_Source material_
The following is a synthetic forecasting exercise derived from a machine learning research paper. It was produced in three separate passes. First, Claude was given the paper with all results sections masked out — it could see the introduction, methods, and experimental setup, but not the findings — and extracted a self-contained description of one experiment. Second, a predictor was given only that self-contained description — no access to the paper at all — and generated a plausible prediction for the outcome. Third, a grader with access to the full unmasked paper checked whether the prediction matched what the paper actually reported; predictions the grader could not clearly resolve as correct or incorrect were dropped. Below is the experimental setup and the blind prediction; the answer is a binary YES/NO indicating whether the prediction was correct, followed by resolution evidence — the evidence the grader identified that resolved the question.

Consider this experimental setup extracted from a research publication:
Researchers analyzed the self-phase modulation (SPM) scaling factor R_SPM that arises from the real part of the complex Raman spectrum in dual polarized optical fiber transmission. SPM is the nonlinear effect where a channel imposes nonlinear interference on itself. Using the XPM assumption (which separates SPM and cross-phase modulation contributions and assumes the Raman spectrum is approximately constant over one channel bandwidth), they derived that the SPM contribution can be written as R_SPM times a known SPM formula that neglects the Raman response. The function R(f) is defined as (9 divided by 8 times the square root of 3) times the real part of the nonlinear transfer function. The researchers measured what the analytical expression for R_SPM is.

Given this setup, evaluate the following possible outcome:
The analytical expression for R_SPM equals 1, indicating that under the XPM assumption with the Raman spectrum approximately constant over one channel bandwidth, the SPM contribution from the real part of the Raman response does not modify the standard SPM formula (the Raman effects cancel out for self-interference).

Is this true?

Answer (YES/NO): NO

_Problem_
Every entry should be reproduced exactly, with no part omitted.

_Solution_
The following is a synthetic forecasting exercise derived from a machine learning research paper. It was produced in three separate passes. First, Claude was given the paper with all results sections masked out — it could see the introduction, methods, and experimental setup, but not the findings — and extracted a self-contained description of one experiment. Second, a predictor was given only that self-contained description — no access to the paper at all — and generated a plausible prediction for the outcome. Third, a grader with access to the full unmasked paper checked whether the prediction matched what the paper actually reported; predictions the grader could not clearly resolve as correct or incorrect were dropped. Below is the experimental setup and the blind prediction; the answer is a binary YES/NO indicating whether the prediction was correct, followed by resolution evidence — the evidence the grader identified that resolved the question.

Consider this experimental setup extracted from a research publication:
Researchers analyzed the self-phase modulation (SPM) scaling factor R_SPM that arises from the real part of the complex Raman spectrum in dual polarized optical fiber transmission. SPM is the nonlinear effect where a channel imposes nonlinear interference on itself. Using the XPM assumption (which separates SPM and cross-phase modulation contributions and assumes the Raman spectrum is approximately constant over one channel bandwidth), they derived that the SPM contribution can be written as R_SPM times a known SPM formula that neglects the Raman response. The function R(f) is defined as (9 divided by 8 times the square root of 3) times the real part of the nonlinear transfer function. The researchers measured what the analytical expression for R_SPM is.

Given this setup, evaluate the following possible outcome:
The analytical expression for R_SPM equals 1, indicating that under the XPM assumption with the Raman spectrum approximately constant over one channel bandwidth, the SPM contribution from the real part of the Raman response does not modify the standard SPM formula (the Raman effects cancel out for self-interference).

Is this true?

Answer (YES/NO): NO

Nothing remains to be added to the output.